→ STATED EXERCISE: Only the lines from the one containing "Higher off the" to the end of the records belong in the output; print them exactly.

→ GIVEN RECORDS:
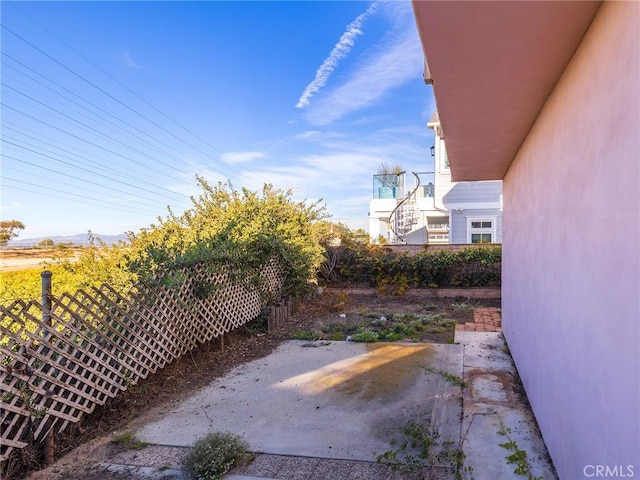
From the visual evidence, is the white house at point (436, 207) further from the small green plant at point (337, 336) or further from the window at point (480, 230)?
the small green plant at point (337, 336)

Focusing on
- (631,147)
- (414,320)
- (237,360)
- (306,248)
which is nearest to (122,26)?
(306,248)

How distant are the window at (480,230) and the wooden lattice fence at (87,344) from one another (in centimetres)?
909

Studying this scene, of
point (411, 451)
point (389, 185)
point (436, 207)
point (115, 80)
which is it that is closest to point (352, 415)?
point (411, 451)

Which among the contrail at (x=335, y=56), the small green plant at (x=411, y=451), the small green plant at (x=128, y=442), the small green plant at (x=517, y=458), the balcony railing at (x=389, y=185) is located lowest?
the small green plant at (x=128, y=442)

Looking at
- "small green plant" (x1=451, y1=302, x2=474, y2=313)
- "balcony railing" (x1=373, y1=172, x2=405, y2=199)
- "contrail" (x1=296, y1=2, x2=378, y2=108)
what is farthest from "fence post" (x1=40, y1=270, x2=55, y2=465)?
"balcony railing" (x1=373, y1=172, x2=405, y2=199)

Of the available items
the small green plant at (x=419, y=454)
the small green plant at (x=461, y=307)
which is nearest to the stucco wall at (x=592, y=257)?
the small green plant at (x=419, y=454)

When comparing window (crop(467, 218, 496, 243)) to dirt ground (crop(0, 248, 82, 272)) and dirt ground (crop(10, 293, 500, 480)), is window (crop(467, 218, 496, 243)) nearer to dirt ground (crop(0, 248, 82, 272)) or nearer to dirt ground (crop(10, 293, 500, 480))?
dirt ground (crop(10, 293, 500, 480))

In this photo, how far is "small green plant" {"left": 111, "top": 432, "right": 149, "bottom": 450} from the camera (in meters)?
2.99

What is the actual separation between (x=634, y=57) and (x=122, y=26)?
8606 millimetres

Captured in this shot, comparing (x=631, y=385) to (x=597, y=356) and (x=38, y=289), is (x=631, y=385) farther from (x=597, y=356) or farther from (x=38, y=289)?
(x=38, y=289)

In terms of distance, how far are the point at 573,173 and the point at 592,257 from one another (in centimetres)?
59

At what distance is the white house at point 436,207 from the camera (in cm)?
1162

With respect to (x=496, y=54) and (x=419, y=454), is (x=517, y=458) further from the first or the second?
(x=496, y=54)

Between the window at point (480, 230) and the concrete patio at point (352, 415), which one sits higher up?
the window at point (480, 230)
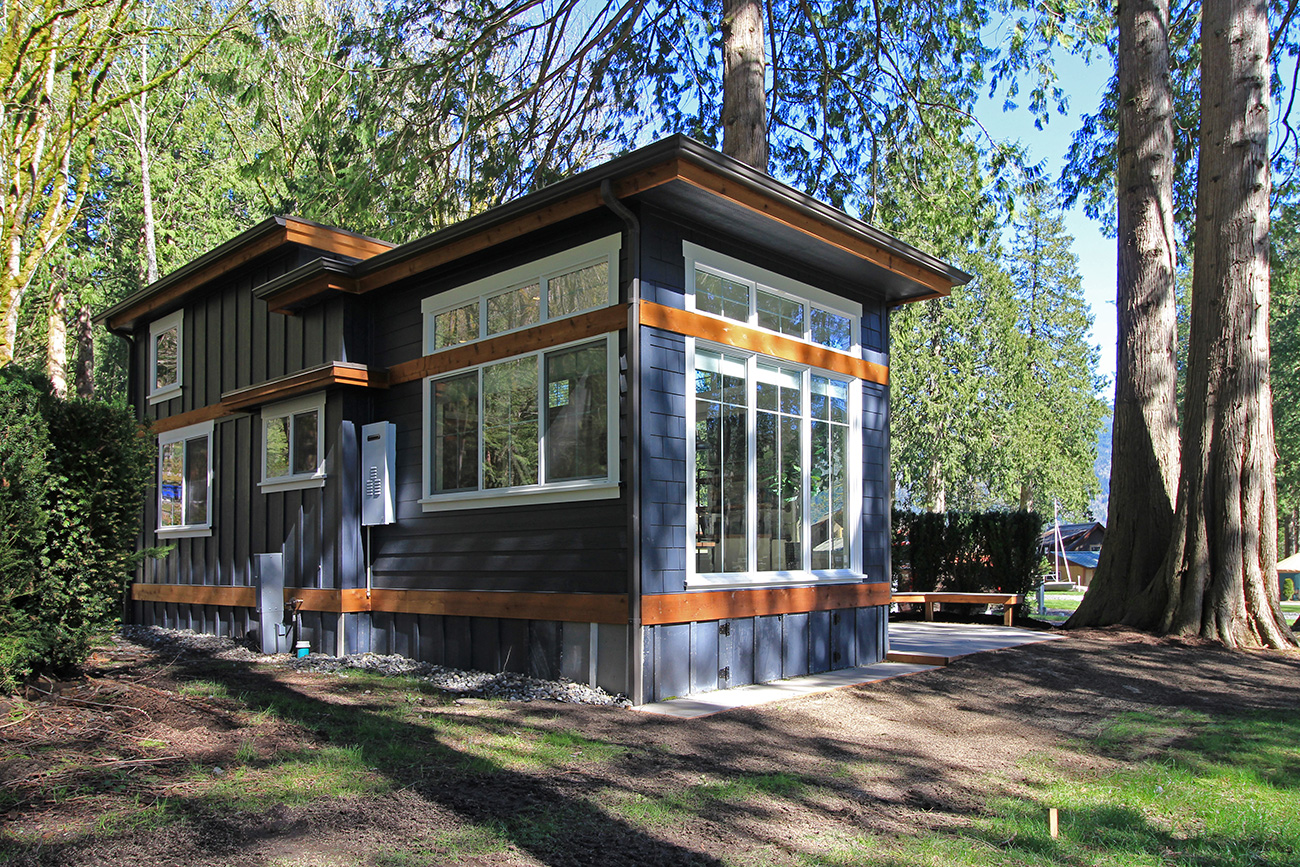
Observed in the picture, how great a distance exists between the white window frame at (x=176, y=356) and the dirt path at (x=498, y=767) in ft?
17.8

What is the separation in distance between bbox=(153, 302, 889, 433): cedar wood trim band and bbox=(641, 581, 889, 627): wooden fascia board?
1913 mm

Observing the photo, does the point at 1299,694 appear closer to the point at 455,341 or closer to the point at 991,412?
the point at 455,341

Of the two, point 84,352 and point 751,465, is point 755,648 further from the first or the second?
point 84,352

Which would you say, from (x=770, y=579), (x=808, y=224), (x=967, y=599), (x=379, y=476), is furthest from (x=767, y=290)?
(x=967, y=599)

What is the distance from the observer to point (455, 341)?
8.16m

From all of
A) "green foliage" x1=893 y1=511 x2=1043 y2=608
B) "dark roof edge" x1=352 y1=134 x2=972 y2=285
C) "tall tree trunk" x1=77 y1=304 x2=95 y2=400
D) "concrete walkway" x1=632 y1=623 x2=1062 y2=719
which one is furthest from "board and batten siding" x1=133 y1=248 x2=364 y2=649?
"tall tree trunk" x1=77 y1=304 x2=95 y2=400

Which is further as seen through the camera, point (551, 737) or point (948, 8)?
point (948, 8)

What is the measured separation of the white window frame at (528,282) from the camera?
675cm

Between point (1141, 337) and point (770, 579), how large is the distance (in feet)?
19.3

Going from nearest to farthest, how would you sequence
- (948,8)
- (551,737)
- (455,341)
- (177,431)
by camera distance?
1. (551,737)
2. (455,341)
3. (177,431)
4. (948,8)

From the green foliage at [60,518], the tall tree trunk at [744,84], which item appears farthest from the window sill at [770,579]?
the tall tree trunk at [744,84]

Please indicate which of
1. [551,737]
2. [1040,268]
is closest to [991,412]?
[1040,268]

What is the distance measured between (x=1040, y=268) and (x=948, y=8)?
2698 cm

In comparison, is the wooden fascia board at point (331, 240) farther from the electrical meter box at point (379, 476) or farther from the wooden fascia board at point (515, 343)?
the electrical meter box at point (379, 476)
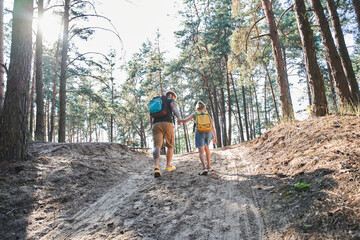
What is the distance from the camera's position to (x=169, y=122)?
5.08 metres

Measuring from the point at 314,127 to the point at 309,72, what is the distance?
6.25 ft

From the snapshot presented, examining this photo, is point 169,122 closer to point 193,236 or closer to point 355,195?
point 193,236

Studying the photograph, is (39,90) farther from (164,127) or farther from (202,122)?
(202,122)

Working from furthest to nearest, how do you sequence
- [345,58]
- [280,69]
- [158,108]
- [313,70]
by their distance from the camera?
[280,69]
[345,58]
[313,70]
[158,108]

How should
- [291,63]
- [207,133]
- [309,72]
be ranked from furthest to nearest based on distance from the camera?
[291,63] < [309,72] < [207,133]

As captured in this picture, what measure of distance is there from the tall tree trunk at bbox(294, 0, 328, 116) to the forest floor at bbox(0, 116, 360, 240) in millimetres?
711

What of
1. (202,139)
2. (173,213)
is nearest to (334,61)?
(202,139)

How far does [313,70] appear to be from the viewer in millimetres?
5703

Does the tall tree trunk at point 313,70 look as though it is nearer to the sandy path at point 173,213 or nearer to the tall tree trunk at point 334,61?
the tall tree trunk at point 334,61

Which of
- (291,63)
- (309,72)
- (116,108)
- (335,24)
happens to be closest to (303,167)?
(309,72)

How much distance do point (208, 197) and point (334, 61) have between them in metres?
5.46

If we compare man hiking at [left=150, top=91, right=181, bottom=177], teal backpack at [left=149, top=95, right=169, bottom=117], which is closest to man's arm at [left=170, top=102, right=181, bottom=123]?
man hiking at [left=150, top=91, right=181, bottom=177]

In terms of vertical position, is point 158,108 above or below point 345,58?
below

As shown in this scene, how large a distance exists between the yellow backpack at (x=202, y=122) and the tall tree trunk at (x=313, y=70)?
3.13 metres
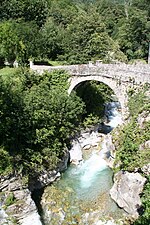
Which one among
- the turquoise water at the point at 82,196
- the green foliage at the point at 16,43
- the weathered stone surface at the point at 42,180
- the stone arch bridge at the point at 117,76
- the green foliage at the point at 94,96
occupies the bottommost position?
the turquoise water at the point at 82,196

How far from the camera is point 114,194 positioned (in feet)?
62.0

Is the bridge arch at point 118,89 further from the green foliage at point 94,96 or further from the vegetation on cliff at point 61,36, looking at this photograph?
the vegetation on cliff at point 61,36

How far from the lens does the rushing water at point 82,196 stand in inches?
698

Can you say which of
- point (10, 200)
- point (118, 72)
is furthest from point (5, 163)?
point (118, 72)

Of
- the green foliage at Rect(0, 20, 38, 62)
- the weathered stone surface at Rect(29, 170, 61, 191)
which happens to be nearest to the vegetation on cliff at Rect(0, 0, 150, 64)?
the green foliage at Rect(0, 20, 38, 62)

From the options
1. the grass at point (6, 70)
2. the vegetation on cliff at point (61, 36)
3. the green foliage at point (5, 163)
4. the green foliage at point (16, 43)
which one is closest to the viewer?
the green foliage at point (5, 163)

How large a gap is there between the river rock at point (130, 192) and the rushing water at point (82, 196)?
0.58 m

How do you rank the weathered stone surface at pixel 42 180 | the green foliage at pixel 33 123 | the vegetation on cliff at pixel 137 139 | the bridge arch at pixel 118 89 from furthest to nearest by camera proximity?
the bridge arch at pixel 118 89 < the weathered stone surface at pixel 42 180 < the green foliage at pixel 33 123 < the vegetation on cliff at pixel 137 139

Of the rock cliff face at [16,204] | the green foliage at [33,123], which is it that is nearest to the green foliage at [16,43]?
the green foliage at [33,123]

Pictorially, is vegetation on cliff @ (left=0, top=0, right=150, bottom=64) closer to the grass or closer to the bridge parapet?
the grass

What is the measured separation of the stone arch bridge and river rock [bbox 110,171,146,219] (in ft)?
24.6

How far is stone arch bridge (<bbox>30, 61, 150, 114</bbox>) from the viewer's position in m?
23.0

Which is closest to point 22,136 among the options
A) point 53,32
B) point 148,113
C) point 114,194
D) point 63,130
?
point 63,130

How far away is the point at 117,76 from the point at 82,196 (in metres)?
9.53
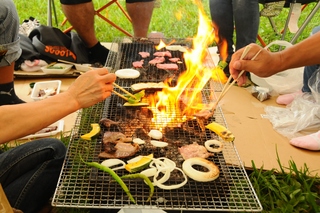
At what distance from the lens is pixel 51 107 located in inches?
84.0

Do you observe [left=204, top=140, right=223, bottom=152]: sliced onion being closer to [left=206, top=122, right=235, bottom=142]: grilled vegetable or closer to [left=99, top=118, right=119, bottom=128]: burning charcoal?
[left=206, top=122, right=235, bottom=142]: grilled vegetable

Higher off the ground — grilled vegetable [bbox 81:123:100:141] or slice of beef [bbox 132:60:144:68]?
slice of beef [bbox 132:60:144:68]

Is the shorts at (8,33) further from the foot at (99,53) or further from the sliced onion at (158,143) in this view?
the sliced onion at (158,143)

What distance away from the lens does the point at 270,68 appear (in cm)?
293

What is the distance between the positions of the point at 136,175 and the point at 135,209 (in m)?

→ EXPECTED OUTPUT:
Higher off the ground — grilled vegetable [bbox 81:123:100:141] or slice of beef [bbox 132:60:144:68]?
slice of beef [bbox 132:60:144:68]

Is the shorts at (8,33) further from the foot at (99,53) or further from the sliced onion at (158,143) in this view?
the sliced onion at (158,143)

What distance away from the lens does the point at 270,68 appear (in cm)?
293

What is the distance between the positions of the point at 136,175 and the point at 135,209 (in m)?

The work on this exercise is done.